This is useful for planned maintenance (stop the leader after transferring leadership off it, so the cluster doesn't have to hold an election) or for moving leadership closer to the operator before a long batch of updates.

Read-Only Mode (Version Mismatch)

This is a distinct mode from "lost quorum." The cluster transitions to read-only when voters running different software versions are present in the cluster.

Trigger: any peer's reported version differs from the local controller's version.
Effect: write attempts return unable to execute command. In a readonly state: different versions detected in cluster. Reads continue normally everywhere.
Recovery: the cluster automatically exits read-only mode once all peers report the same version.

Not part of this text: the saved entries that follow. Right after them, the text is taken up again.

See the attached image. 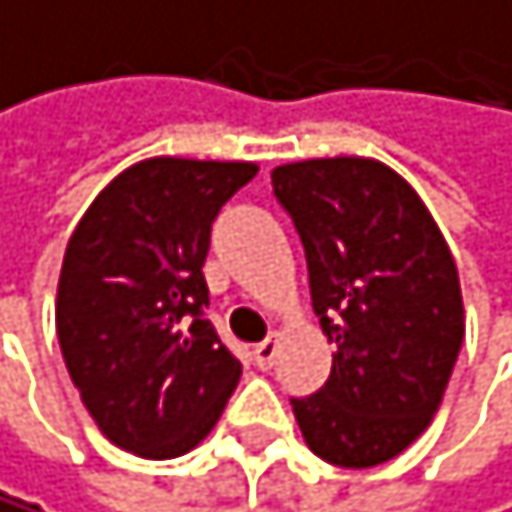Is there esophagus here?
Returning a JSON list of instances; mask_svg holds the SVG:
<instances>
[{"label":"esophagus","instance_id":"1","mask_svg":"<svg viewBox=\"0 0 512 512\" xmlns=\"http://www.w3.org/2000/svg\"><path fill=\"white\" fill-rule=\"evenodd\" d=\"M277 349H280V343L273 340V336H270V340H264V343H258V346L251 349L254 365H258L261 371H267V368L273 365V359H277Z\"/></svg>","mask_w":512,"mask_h":512}]
</instances>
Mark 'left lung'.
<instances>
[{
	"mask_svg": "<svg viewBox=\"0 0 512 512\" xmlns=\"http://www.w3.org/2000/svg\"><path fill=\"white\" fill-rule=\"evenodd\" d=\"M299 232L311 305L336 343L327 384L292 396L305 444L343 469L400 456L431 422L463 346L459 273L418 194L377 160L273 169Z\"/></svg>",
	"mask_w": 512,
	"mask_h": 512,
	"instance_id": "left-lung-1",
	"label": "left lung"
}]
</instances>
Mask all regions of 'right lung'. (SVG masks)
<instances>
[{
    "mask_svg": "<svg viewBox=\"0 0 512 512\" xmlns=\"http://www.w3.org/2000/svg\"><path fill=\"white\" fill-rule=\"evenodd\" d=\"M254 163L157 157L125 169L71 232L56 302L65 368L112 444L144 459L198 447L242 365L204 318V261Z\"/></svg>",
    "mask_w": 512,
    "mask_h": 512,
    "instance_id": "add662e5",
    "label": "right lung"
}]
</instances>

This mode is a safety mechanism for upgrades. It prevents a mixed-version cluster from committing entries that a node at the wrong version might mis-interpret. It is normal and expected during a rolling upgrade.

Once the first upgraded node rejoins, the cluster stays read-only until every node is on the new version. You can't make that window shorter than the rolling upgrade itself takes, and the order in which you upgrade nodes doesn't change it. If you're upgrading the current leader, run ziti agent cluster transfer-leadership first so the cluster does a controlled handoff instead of waiting out an election timeout, but that's the only ordering concern.

Operationally, you'll see this as the cluster being read-write, then read-only for the duration of the rolling upgrade, then read-write again.

Lagging or Disconnected Controllers

A controller that's out of touch for a while will lag the journal. When it reconnects, one of two things happens:

Short absence: the leader streams the missed journal entries and the controller catches up in place.
Longer absence: if a snapshot was created while the controller was disconnected, the leader sends a snapshot to apply. Applying a snapshot replaces the underlying bolt DB, which the controller cannot do under itself while serving traffic. The controller terminates (or, if cluster.restartSelfOnSnapshot: true, restarts itself in-process) about 5 seconds after applying the snapshot. A process manager is expected to restart it.

This is normal recovery behavior, not a failure. The controller restart that follows a snapshot apply is the system's way of cleanly swapping the database underneath itself.

Existing Circuits When a Controller Goes Down

Circuits are owned by the controller that created them. When that controller goes down:

The existing circuit stays up. Routers keep forwarding traffic; there is no interruption to data-plane flows.
The circuit cannot be re-routed. If a router on the path goes down or a better link becomes available, the circuit will not adapt; it just keeps using its current path until it ends naturally or fails.
New circuits created after the controller is gone are created by some other controller and are owned by that controller for their lifetime.

This is identical to the standalone-controller behavior. See the Overview and the Routing Project Board for the ongoing work to make circuit management more resilient.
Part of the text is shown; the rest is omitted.